No lado de fora do bar, os passos eram abafados pela neve. A rua apática de ladrilhos, iluminada por luzes fracas e amarelas, com seus armazéns e pensões fechadas e onde somente os vadios ou fugitivos a habitavam. Ainda assim, a noite disfarçava os poucos olhares de estranheza acima de sua acompanhante, um demônio de pele amena e olhos sedutores. Porém, para ela, sua Carmilla nunca significou um excesso de perigo com um pequeno livro à mão e um imenso sarcasmo dentro de si. Ela, claro que a seu modo, era uma pessoa de difícil convivência...mas, amável, que não compreendia boa parte de seus pensamentos...mas amável ou que na maioria das vezes era um pouco indiferente em relação a quase tudo...mas amável. E apesar de amantes, elas andavam a passos de distância, onde Laura cabisbaixa dispunha sua total atenção em seus pés na alva neve. 

Próximo trem.  

Tal como as ruas a estação ferroviária era inóspita, devido ao horário era usada para carga e descarga de materiais e cartas. Os moradores da pequena cidade ainda insistiam nessa antiga forma de se comunicar. Sendo assim, enormes malotes eram entregues, carregados de más ou boas notícias, talvez promessas de amor eterno. Na estação, poucas pessoas se encarregavam da descarga na plataforma, sendo assim tornava fácil a entrada nos vagões imprudentemente abertos. Logo, era uma questão de serem silenciosas como ratos ao se aproximar dos vagões, driblar os trabalhadores, saltar em um vagão e partir. Carmilla lembrava que isso já fora uma atividade divertida que produzia pequenos risos em Laura após a boa procedência dos enganos em ocasiões anteriores. Mas essa noite, o frio cooperava com o silêncio e o vento cortante dos alpes calava qualquer alma tagarela como Laura Hollis. 

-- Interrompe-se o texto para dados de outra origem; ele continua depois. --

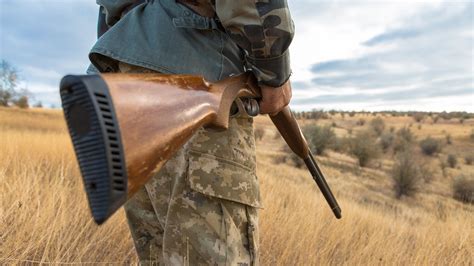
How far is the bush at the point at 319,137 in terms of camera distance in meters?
21.4

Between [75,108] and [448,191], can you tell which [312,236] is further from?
[448,191]

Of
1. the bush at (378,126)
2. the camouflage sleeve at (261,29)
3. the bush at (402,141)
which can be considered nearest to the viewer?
the camouflage sleeve at (261,29)

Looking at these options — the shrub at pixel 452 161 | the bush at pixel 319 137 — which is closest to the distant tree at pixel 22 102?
the bush at pixel 319 137

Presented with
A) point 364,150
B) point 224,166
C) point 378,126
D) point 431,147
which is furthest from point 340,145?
point 224,166

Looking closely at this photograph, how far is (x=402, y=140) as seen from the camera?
26.3 m

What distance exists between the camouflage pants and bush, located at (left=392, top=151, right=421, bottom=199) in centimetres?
1397

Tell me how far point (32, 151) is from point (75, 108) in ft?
21.7

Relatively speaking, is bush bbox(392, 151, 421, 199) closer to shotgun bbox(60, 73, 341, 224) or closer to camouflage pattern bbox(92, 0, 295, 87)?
camouflage pattern bbox(92, 0, 295, 87)

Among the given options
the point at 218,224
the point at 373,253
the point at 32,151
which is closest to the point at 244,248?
the point at 218,224

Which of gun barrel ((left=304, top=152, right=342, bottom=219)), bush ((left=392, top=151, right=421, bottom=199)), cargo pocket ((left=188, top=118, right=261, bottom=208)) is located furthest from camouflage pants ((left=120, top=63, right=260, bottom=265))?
bush ((left=392, top=151, right=421, bottom=199))

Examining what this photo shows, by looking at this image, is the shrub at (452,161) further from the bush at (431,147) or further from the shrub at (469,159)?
the bush at (431,147)

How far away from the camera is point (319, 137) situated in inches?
854

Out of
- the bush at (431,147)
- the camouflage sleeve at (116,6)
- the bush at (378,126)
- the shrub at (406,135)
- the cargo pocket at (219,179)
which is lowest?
the bush at (431,147)

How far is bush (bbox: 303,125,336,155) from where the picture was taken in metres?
21.4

Sentada naquele pequeno espaço com sua acompanhante a pouca distância que iniciava sua leitura orientada por uma lanterna. Pela abertura do vagão, a garota de cabelos claros observava a sua principal testemunha, a lua na pitoresca Estíria. Como em todas noites em fuga, a jovem suplicava para as estrelas que a morte não a encontrasse vazia ou sozinha, sem fazer muito ou o suficiente por sua alma. Laura fugia de si mesmo, de sua aflição, de sua covardia e do abandono que causou que sempre lhe proporcionava insônia. Ela enxugou as lágrimas que cobriam sua face e só retomou consciência do lugar e de si mesmo, quando ouviu o chamar de Carmilla. Ela se aproximou de sua bela companheira e colocou a cabeça no ombro da mesma. 

Às vezes, após uma hora de apatia, Carmilla tomava a sua mão e segurando-a com uma carinhosa pressão; corando suavemente, encarando-a com olhos langorosos e ardentes, ela lia alguns versos de seu livro enquanto acariciava seus cabelos. E entre o som das rodas nos trilhos e a voz rouca de Carmilla, Laura dormia; e assim esperavam a chegada uma nova estação. 

Porém, nessa noite ela não recitou linha alguma. Laura perguntou se havia algum problema, sua companheira somente assentiu com a cabeça, expirou o ar lentamente, fechou o seu livro e respondeu vagarosamente, olhando em seus olhos que talvez elas devessem voltar para Universidade de Silas.